I recently attended the conference HTA 2.0 Europe – Teaming Up for Value organised by EUnetHTA in Rome. The HTA network, which is mainly composed by members of the national authorities and bodies responsible for HTA in Europe, is responsible for the strategic governance and the long-term planning of HTA cooperation in the EU. At the EU level, we refer to a ‘network’ not to an ‘agency’ when we discuss HTA, because there is no EU agency empowered with HTA responsibilities at present. HTA powers remains concentrated at the national or regional level. By contrast, regulatory bodies - which are responsible for issuing marketing authorisation to medicines - at the member state level have delegated part of their powers to a centralised body, the European Medicines Agency (EMA), which evaluates efficacy and safety of pharmaceutical products that seek approval in the EU through centralised procedure.
An EU HTA agency: reality or chimera?
The creation of a fully-fledged HTA agency in the EU faces a number of obstacles. In particular, major conflicts persist concerning what it is considered acceptable evidence by different payors in Europe. During the conference, the former Executive Director of the EMA, Professor Guido Rasi, pointed out that an agreement on common standards for surrogate outcome measures could be easily reached; in fact, the definition of surrogate endpoint is based on scientific knowledge and principles that are expected to be the same across Europe. Conversely, the selection of the comparators poses serious difficulties, as standards of care vary significantly among EU healthcare systems. Furthermore, cost-effectiveness analysis results are infrequently, if ever, applicable to all EU member states, as the cost of a technology across Europe differs considerably. In addition, member states apply different assessment models, limiting opportunities for HTA harmonisation. Furthermore, the definition of both health policies and healthcare budget remains a national or even regional responsibility in Europe. Therefore, in contrast to what happened with the creation of the EMA, there are a number of factors which present significant resistance to the delegation of full HTA decision powers to an EU agency. HTA evaluations have a direct impact on the management of healthcare resources at the national or regional level - and as such EU member states are in general unwilling to relinquish the authority over pharmaceutical HTA and its resulting impact on healthcare spending.
All in all, the creation of an EU HTA agency does not seem a realistic scenario ... at least not for now. However, cooperation among member states is likely to further intensify going forward.
Boosting collaborations on HTA in Europe, an effective strategy for efficient and quicker HTA decisions?
The further development of the current EU HTA network, whilst not exerting legally binding powers, can allow increasing collaboration and synergies at the EU level for the production of shared HTA information. In particular, boosting synergies across the EU on HTA decisions may allow parties involved to cut the risk of costly repetitions and duplication of efforts in their separate filings for national bodies. In smaller countries with limited resources or countries that have recently implemented HTA, involvement in the HTA network is expected to be beneficial for reducing barrier to entry. Meanwhile, countries that have been using HTA for a longer period of time may be able to boost efficiency and quality through the further development of a joint work. Furthermore, a progressive harmonisation of the type of evidence requested by European payors to pharmaceutical companies (even if limited to surrogate endpoints, for the reasons discussed above) may potentially have a positive impact on market access. Pharmaceutical industry interest in the EUnetHTA process is also demonstrated by the framework of collaboration signed by the European Federation of Pharmaceutical Industries and Associations (EFPIA) and EUnetHTA in July 2013.
Furthermore, collaborations are also likely to strengthen between the EMA and EUnetHTA. Further to the EMA decision to launch an adaptive licensing pilot project, early assessments and dialogues among different stakeholders are expected to play an increasingly important role in Europe.

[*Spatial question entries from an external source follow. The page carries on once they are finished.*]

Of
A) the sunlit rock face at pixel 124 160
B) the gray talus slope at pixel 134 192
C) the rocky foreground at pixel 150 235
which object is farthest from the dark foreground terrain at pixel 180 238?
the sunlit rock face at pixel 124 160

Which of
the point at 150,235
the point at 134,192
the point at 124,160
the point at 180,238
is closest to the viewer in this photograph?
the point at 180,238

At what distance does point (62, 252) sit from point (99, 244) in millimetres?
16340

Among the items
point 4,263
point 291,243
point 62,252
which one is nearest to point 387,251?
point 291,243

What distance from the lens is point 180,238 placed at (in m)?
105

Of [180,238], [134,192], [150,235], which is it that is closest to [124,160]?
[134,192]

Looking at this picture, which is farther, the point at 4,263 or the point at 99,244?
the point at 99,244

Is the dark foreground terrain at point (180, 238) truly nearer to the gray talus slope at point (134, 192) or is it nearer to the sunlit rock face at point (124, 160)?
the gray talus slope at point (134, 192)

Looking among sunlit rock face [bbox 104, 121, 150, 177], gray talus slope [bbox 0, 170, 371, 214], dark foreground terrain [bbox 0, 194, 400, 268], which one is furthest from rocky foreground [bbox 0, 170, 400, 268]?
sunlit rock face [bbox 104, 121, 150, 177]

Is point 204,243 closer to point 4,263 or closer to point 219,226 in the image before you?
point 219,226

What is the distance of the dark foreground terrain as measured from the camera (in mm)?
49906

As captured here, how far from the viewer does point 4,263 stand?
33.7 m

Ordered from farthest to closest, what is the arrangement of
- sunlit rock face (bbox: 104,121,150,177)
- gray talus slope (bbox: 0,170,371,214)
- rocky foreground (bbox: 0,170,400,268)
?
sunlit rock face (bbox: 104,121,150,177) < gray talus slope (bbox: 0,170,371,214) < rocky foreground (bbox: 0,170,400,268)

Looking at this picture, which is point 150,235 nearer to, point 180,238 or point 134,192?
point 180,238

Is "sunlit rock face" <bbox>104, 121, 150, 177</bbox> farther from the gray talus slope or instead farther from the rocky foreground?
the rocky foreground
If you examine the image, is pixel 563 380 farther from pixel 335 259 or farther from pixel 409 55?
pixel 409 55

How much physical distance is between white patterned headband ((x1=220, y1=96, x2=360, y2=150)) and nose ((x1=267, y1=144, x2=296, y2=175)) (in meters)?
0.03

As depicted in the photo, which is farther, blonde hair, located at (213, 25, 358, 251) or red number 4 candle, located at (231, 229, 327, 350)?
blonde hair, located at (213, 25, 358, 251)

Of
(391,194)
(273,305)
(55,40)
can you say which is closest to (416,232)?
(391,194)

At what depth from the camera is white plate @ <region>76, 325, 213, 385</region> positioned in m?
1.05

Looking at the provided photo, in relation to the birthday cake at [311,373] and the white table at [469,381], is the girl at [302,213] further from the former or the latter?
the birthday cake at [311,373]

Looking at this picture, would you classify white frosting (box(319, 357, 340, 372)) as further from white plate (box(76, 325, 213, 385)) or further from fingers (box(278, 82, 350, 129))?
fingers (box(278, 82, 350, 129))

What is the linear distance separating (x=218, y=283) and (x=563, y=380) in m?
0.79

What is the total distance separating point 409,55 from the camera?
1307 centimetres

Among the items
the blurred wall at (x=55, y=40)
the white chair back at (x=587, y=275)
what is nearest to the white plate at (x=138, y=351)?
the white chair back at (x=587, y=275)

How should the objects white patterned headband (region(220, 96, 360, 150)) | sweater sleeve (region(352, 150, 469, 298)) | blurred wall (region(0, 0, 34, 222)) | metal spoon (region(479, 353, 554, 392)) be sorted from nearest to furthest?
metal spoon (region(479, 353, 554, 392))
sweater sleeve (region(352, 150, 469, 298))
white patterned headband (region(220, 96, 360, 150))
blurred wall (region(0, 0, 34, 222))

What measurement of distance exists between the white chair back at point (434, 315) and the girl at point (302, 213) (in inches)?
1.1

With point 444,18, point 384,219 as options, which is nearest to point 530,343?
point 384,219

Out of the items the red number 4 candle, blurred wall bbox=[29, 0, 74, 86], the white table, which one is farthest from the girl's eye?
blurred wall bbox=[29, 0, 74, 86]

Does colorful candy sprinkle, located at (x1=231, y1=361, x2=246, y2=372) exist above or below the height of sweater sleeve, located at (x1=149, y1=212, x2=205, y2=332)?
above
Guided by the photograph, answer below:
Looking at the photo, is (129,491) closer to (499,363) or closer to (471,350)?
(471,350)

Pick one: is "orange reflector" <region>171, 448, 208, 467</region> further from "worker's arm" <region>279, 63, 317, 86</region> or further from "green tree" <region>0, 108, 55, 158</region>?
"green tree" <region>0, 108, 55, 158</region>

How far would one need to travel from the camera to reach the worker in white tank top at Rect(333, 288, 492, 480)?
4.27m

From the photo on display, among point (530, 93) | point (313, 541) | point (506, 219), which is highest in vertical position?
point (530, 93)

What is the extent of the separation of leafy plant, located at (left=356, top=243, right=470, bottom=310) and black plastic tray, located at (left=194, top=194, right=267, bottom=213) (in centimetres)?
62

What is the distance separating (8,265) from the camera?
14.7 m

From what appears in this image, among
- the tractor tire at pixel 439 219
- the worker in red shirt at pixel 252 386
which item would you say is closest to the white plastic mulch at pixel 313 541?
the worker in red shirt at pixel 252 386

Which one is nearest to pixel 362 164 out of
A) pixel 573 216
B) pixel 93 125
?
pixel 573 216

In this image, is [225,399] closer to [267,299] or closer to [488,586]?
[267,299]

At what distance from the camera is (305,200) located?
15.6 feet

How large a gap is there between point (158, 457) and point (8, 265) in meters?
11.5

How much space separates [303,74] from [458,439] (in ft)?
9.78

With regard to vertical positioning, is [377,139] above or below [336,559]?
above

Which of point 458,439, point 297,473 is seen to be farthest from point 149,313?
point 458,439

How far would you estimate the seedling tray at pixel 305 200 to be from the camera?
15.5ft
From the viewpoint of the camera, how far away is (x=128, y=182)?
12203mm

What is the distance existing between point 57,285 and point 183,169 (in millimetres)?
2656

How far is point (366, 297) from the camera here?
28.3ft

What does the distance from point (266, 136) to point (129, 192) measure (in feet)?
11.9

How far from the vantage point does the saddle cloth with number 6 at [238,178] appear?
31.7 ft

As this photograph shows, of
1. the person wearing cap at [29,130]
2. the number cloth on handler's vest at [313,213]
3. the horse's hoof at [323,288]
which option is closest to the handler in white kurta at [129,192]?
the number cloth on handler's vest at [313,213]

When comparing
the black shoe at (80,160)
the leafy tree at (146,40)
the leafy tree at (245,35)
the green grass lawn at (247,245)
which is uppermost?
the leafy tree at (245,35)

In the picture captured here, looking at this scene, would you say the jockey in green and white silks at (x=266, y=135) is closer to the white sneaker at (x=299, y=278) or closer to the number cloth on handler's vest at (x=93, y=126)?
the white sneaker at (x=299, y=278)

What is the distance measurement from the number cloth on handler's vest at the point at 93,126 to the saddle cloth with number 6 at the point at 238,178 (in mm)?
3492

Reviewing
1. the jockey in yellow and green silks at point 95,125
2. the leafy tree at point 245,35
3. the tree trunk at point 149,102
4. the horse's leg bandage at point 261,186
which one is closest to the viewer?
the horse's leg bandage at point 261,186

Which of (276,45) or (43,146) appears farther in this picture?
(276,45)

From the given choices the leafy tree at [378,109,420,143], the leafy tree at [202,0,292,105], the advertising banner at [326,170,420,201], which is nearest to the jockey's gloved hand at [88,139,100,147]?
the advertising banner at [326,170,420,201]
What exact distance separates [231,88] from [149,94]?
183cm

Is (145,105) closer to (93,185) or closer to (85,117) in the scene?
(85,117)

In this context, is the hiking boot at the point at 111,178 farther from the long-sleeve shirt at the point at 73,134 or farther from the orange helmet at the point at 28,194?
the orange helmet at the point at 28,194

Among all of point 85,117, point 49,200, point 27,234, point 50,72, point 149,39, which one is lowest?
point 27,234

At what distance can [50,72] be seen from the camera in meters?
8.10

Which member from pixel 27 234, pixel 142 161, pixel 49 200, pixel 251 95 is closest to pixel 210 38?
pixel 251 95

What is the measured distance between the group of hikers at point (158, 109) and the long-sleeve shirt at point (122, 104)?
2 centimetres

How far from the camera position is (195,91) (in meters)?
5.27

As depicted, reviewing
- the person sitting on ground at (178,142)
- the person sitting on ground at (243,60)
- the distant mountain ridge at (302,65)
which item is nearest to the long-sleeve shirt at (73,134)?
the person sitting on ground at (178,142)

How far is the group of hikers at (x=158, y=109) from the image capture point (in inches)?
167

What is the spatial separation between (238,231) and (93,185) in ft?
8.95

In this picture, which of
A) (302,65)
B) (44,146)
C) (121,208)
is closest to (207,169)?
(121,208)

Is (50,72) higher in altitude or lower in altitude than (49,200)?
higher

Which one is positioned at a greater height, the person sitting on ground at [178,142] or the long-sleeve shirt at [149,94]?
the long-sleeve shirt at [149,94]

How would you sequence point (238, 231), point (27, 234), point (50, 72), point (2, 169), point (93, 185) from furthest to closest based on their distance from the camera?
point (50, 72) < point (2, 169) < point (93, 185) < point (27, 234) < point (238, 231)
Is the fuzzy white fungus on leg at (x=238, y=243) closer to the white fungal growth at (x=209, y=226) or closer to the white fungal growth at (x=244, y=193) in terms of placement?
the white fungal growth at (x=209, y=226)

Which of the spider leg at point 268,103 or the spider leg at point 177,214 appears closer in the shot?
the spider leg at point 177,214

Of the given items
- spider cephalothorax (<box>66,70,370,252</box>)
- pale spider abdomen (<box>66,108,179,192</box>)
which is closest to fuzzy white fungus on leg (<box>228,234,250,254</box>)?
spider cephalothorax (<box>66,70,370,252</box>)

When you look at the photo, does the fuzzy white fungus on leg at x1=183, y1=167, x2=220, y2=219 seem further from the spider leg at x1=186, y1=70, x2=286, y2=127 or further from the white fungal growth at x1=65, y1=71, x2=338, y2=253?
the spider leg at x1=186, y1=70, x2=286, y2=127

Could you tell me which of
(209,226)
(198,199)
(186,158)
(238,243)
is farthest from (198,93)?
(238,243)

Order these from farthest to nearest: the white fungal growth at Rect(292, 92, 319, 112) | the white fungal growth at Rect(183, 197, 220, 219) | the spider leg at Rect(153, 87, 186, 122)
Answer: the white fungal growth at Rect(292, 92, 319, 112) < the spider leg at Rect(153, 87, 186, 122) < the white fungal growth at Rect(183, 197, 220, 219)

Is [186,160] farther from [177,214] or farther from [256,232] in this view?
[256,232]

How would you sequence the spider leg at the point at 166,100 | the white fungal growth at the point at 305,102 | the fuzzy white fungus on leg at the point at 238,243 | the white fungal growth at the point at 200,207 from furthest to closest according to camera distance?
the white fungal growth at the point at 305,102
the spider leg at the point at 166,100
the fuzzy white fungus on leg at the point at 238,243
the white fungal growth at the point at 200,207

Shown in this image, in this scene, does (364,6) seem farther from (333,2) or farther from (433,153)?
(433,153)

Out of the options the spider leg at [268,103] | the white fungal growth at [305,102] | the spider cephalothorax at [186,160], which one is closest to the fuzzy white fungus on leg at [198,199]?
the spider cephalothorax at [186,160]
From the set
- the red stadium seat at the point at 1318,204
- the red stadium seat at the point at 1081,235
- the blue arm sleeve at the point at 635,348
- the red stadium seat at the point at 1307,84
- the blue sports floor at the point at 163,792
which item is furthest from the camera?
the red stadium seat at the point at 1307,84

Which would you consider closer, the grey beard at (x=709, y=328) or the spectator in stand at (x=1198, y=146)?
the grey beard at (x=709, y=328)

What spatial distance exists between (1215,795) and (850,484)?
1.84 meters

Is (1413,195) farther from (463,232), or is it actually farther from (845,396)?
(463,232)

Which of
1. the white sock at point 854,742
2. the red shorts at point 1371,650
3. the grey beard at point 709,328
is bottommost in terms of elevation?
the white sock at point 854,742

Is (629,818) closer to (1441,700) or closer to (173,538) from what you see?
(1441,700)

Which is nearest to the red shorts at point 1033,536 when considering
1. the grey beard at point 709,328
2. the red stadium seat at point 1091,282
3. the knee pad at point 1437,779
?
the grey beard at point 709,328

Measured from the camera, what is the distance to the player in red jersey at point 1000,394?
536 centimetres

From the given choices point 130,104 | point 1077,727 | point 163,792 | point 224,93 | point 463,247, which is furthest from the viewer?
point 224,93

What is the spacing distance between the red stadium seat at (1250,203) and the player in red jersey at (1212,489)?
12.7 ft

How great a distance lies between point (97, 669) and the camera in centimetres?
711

Potential future evolution of the EU HTA network
My impression is that EU cooperation on HTA is currently going through a crucial phase and it should not miss the opportunity to demonstrate its essential role. In particular, the EUnetHTA Joint Action (JA) 2, launched by the European Commission in 2012, will be ongoing until 2015. The Commission is already planning to launch, with funding from the new EU health programme, a EUnetHTA JA 3, which will presumably run between 2015- 2020. However, health programme funding cannot be extended further after 2020. It will be, therefore, essential for the network to ensure its financial sustainability by attracting additional resources at national level. In order to attract new resources, as pointed out in the Strategy for EU cooperation on Health Technology Assessment, signed by the HTA network on 29 October, it will be essential to demonstrate benefits of EU cooperation on HTA and the results achieved in the EU member states. However, member states are not the only stakeholders that need to be convinced of the benefits of EU cooperation on HTA. Long-term strategy also needs to take into consideration crucial concerns expressed by both patients and the pharmaceutical industry. In particular, it will be necessary to show that results of joint assessments, either rapid relative effectiveness assessments (REAs) or full HTA, have a tangible impact on the decisions taken at the national or regional level and the time required to bring a new drug to the market.